Hardening the open CORS proxy — allowlists, SSRF guards, and the bypass I almost left behind

A little over a year ago I wrote up a serverless CORS proxy on Vercel — a single function that takes ?url=<target>, fetches it server-side, and hands the response back to the browser with the CORS headers the upstream API never sent. It solved a real, recurring problem across my nonprofit side projects, and that post ended on an honest caveat:

The proxy is currently open without authentication, making it accessible to anyone. For production applications… deploying a private instance with additional security measures is recommended.

That throwaway line was the whole story. “Open without authentication” is a polite way of saying open relay: the proxy would forward any ?url= to any host and stamp Access-Control-Allow-Origin: * on the way back. This post is how I closed that hole — and the diagram below is the data flow I ended up with.

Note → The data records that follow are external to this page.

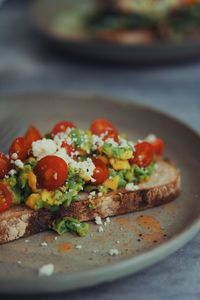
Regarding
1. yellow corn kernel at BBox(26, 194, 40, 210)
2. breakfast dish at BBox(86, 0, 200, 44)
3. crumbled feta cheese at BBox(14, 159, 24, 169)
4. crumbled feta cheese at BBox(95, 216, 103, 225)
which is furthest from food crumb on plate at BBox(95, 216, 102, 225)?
breakfast dish at BBox(86, 0, 200, 44)

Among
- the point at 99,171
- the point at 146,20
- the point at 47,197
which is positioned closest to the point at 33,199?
the point at 47,197

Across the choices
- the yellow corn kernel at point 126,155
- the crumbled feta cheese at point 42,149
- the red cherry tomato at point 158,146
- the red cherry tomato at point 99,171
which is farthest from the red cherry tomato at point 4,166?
the red cherry tomato at point 158,146

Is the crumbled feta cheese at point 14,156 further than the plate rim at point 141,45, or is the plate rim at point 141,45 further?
the plate rim at point 141,45

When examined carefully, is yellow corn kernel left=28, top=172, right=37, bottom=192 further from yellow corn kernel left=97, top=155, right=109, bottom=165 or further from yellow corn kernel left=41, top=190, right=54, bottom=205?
yellow corn kernel left=97, top=155, right=109, bottom=165

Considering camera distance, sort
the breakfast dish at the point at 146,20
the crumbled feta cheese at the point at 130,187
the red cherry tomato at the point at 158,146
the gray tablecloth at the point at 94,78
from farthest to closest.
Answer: the breakfast dish at the point at 146,20 → the gray tablecloth at the point at 94,78 → the red cherry tomato at the point at 158,146 → the crumbled feta cheese at the point at 130,187

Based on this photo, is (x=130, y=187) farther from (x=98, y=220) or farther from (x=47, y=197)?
(x=47, y=197)

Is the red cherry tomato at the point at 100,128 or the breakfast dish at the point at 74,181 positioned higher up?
the red cherry tomato at the point at 100,128

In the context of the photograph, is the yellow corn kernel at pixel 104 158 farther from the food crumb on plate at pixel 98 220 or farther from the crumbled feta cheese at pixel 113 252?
the crumbled feta cheese at pixel 113 252

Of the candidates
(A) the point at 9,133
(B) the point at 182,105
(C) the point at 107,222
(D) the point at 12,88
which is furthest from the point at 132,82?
(C) the point at 107,222

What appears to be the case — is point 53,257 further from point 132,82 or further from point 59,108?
point 132,82

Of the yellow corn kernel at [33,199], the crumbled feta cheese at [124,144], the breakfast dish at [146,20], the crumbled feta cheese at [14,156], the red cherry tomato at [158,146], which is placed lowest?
the yellow corn kernel at [33,199]
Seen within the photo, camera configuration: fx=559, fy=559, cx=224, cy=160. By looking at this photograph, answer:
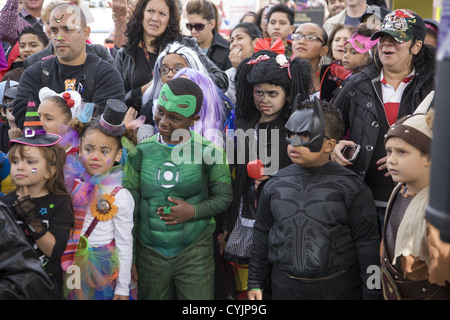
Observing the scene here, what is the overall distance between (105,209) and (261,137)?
1.13 metres

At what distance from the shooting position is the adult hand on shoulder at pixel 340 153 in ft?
11.2

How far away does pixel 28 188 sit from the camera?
319 centimetres

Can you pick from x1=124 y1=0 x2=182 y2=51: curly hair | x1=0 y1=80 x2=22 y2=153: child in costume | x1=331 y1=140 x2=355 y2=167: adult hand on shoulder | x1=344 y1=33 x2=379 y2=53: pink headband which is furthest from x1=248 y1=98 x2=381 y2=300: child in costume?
x1=0 y1=80 x2=22 y2=153: child in costume

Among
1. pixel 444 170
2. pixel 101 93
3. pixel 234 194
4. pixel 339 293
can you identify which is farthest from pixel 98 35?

What “open” actually meant

Two properties made the original proxy a liability, not just a convenience:

Any target. ?url=https://anything was forwarded verbatim. That turns the proxy into an anonymizing relay for whoever finds it, and — worse — into an SSRF vector: a request for http://169.254.169.254/… (the cloud metadata endpoint) or http://10.0.0.5/… (an internal host) is made from Vercel’s network, not the attacker’s. The proxy was a confused deputy.
ACAO: * unconditionally. Every response advertised that any web origin could read it. The ALLOWED_ORIGINS env var I’d documented in the README was never actually read by the code.

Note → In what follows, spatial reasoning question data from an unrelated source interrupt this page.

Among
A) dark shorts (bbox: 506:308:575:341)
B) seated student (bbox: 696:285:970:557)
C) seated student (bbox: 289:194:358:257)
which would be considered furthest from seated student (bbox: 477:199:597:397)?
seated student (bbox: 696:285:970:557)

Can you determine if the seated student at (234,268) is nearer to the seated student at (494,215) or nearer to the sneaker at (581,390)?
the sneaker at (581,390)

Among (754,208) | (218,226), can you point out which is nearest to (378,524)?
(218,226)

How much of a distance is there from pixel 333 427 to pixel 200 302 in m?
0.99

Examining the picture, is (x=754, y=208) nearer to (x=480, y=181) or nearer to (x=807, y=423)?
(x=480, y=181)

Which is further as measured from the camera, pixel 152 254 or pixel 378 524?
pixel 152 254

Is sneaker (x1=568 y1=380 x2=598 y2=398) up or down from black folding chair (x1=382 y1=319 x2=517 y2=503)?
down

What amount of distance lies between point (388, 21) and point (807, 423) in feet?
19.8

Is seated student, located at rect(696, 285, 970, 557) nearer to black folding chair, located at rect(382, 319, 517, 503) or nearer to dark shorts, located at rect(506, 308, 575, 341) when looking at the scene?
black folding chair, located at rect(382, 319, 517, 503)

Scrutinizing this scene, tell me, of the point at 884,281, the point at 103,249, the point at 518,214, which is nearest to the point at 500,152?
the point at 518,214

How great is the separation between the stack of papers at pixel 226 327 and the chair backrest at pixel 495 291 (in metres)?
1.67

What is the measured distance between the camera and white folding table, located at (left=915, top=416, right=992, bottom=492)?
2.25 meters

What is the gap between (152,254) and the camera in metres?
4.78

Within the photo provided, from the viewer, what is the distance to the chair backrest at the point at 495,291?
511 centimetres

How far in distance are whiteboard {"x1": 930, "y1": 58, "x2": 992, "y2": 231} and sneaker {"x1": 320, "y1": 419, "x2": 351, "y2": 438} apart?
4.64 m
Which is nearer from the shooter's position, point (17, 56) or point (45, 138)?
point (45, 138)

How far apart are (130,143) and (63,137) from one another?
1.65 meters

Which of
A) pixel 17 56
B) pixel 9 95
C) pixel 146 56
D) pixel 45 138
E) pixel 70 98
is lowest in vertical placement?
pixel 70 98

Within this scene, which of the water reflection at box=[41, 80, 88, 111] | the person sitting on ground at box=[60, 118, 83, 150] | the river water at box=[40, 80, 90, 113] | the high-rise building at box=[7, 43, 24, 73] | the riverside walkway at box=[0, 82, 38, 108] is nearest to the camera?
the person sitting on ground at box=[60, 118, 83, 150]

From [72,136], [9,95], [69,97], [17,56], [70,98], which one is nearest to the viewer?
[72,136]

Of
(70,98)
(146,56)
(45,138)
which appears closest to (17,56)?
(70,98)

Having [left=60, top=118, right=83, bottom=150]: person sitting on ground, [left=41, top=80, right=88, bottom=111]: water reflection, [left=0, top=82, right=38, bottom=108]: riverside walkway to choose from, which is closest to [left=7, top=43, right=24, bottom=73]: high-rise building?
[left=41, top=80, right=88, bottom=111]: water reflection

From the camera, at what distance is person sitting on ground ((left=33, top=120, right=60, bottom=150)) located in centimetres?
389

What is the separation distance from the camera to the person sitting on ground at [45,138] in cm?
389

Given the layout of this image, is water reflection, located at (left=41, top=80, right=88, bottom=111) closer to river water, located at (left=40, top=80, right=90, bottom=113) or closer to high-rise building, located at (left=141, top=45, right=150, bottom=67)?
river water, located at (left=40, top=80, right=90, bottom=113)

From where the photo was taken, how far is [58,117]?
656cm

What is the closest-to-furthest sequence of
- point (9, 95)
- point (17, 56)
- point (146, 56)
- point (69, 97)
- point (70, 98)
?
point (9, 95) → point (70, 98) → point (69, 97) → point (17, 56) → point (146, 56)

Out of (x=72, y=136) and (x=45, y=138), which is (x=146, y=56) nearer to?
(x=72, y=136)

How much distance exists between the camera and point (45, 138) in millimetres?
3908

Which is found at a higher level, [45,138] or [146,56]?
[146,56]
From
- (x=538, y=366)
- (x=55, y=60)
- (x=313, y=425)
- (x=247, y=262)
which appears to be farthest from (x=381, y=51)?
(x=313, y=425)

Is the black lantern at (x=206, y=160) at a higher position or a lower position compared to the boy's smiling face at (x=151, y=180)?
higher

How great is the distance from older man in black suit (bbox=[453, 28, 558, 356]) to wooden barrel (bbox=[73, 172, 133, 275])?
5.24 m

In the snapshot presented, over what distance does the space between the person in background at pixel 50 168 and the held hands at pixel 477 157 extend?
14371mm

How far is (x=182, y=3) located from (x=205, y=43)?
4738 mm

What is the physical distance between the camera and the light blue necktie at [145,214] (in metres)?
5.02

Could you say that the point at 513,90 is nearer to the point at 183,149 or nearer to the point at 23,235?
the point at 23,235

None of this was hypothetical. When I later pulled the production runtime logs, a scanner was already hammering ?url=<random host> looking for exactly this kind of open relay.

The shape I wanted

Before touching code I drew the target: a request should pass a short stack of gates before any upstream fetch happens, each able to reject early, and the response should carry a scoped CORS header — the matched origin, never *. Every figure on this blog is compiled from TikZ at build time, so the diagram below is the actual source, not a screenshot:

Read it left to right: a browser request enters, passes the origin and target gates, the rate limiter, and the cache, and only then reaches resilientFetch, which talks to the one or two upstreams the proxy is actually for. A failed gate drops straight down to a 403/429 instead of leaking a generic 500. The greyed-out path along the bottom is the part I almost missed — more on that below.

Layer 1 — the lockdown (allowlists + SSRF guard)

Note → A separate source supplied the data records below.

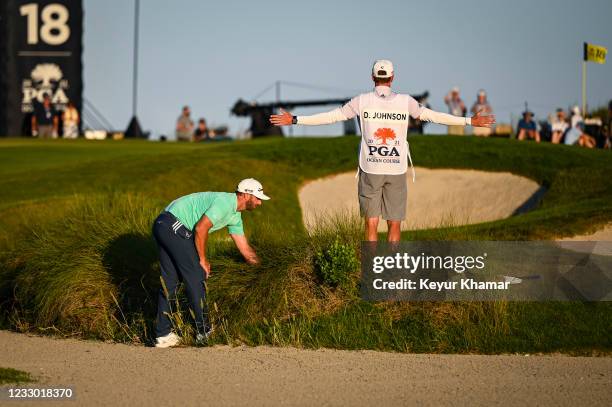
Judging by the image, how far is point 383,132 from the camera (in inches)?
533

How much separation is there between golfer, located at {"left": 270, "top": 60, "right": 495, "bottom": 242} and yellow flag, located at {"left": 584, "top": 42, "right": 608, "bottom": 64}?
91.0 feet

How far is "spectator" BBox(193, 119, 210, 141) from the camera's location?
168 ft

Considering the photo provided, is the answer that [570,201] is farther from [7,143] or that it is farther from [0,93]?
[0,93]

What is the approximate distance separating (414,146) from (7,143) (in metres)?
18.5

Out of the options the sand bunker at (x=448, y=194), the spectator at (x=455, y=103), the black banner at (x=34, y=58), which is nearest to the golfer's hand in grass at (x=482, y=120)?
the sand bunker at (x=448, y=194)

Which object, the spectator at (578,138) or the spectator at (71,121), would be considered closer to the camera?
the spectator at (578,138)

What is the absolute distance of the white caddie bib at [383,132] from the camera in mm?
13531

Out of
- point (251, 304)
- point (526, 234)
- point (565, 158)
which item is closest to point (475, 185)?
point (565, 158)

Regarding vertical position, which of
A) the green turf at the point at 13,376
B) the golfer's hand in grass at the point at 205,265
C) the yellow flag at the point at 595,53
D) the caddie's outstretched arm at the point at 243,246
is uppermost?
the yellow flag at the point at 595,53

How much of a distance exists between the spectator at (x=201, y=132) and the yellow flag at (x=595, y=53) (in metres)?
18.1

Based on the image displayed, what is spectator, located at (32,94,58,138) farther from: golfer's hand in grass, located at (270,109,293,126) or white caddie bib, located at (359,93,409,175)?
white caddie bib, located at (359,93,409,175)

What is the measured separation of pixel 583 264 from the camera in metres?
15.2

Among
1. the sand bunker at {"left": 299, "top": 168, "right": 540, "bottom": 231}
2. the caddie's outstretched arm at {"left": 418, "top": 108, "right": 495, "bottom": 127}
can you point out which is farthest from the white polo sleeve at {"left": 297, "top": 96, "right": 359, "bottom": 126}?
the sand bunker at {"left": 299, "top": 168, "right": 540, "bottom": 231}

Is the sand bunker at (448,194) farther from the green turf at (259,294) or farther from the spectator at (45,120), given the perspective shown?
the spectator at (45,120)
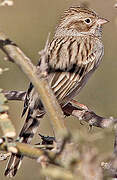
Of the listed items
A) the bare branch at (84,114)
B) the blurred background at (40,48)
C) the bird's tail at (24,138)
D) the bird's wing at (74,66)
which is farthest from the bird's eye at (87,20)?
the bird's tail at (24,138)

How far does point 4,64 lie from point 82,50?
2.42 meters

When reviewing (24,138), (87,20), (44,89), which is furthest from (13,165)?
(87,20)

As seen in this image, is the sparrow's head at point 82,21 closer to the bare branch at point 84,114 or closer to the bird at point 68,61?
the bird at point 68,61

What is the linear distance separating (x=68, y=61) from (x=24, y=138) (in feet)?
3.67

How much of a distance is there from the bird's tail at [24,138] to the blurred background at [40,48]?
5.20 feet

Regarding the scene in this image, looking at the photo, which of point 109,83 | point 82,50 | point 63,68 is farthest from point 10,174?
point 109,83

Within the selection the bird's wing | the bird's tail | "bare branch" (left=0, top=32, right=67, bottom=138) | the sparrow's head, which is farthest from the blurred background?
"bare branch" (left=0, top=32, right=67, bottom=138)

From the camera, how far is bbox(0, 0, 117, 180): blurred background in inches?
220

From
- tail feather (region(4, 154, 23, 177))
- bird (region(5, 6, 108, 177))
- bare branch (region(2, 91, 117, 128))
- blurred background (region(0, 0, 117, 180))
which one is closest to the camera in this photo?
bare branch (region(2, 91, 117, 128))

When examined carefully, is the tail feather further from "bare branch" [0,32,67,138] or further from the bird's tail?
"bare branch" [0,32,67,138]

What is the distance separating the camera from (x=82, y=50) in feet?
13.6

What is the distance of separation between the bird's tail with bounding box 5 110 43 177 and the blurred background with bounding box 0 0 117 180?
1.58 meters

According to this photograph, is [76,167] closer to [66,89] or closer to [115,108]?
[66,89]

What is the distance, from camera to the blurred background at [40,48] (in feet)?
18.3
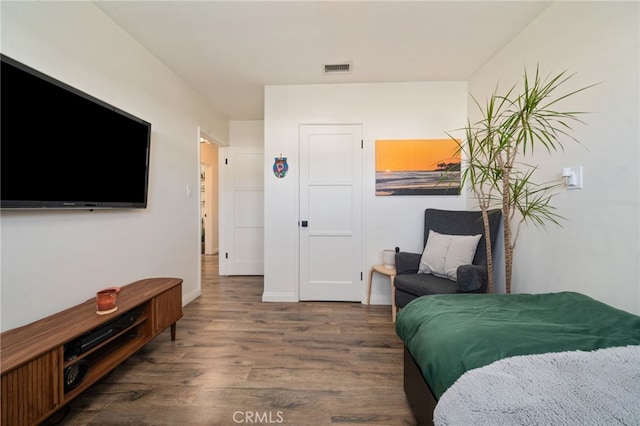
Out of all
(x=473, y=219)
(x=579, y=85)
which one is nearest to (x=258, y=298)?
(x=473, y=219)

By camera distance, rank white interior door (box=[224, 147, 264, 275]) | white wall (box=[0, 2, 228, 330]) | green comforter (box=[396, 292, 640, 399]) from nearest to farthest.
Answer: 1. green comforter (box=[396, 292, 640, 399])
2. white wall (box=[0, 2, 228, 330])
3. white interior door (box=[224, 147, 264, 275])

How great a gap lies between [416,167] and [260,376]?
2.48 metres

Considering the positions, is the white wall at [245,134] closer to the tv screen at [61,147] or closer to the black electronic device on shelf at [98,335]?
the tv screen at [61,147]

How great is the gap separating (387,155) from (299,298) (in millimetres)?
1960

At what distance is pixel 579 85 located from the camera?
59.6 inches

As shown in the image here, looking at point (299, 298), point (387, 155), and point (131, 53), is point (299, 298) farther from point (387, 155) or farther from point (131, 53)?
point (131, 53)

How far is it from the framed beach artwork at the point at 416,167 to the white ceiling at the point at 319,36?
2.36ft

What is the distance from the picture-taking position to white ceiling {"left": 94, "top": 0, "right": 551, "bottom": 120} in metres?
1.73

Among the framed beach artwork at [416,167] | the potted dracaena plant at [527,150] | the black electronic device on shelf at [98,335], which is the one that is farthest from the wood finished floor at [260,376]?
the framed beach artwork at [416,167]

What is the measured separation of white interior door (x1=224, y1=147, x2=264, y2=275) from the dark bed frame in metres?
3.05

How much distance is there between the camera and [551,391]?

The first change made the proxy closed by default:

Target allowlist. ALLOWED_TARGETS defaults to exactly the two hosts my apps proxy — projects.propublica.org (the IRS-990 / Nonprofit Explorer API) and collectionapi.metmuseum.org (the Met’s collection API). Anything else gets a clean 403 Target host is not allowed, not a fetch.
Origin allowlist. ALLOWED_ORIGINS defaults to noprofits.org and its subdomains (plus localhost for dev), and the response now echoes the matched origin rather than *. The env var the old README promised is finally wired in.
HTTPS-only + an always-on SSRF guard that blocks localhost, RFC-1918 private ranges, link-local, and the cloud-metadata addresses even if someone overrides the target allowlist. Defense that an env var can’t switch off.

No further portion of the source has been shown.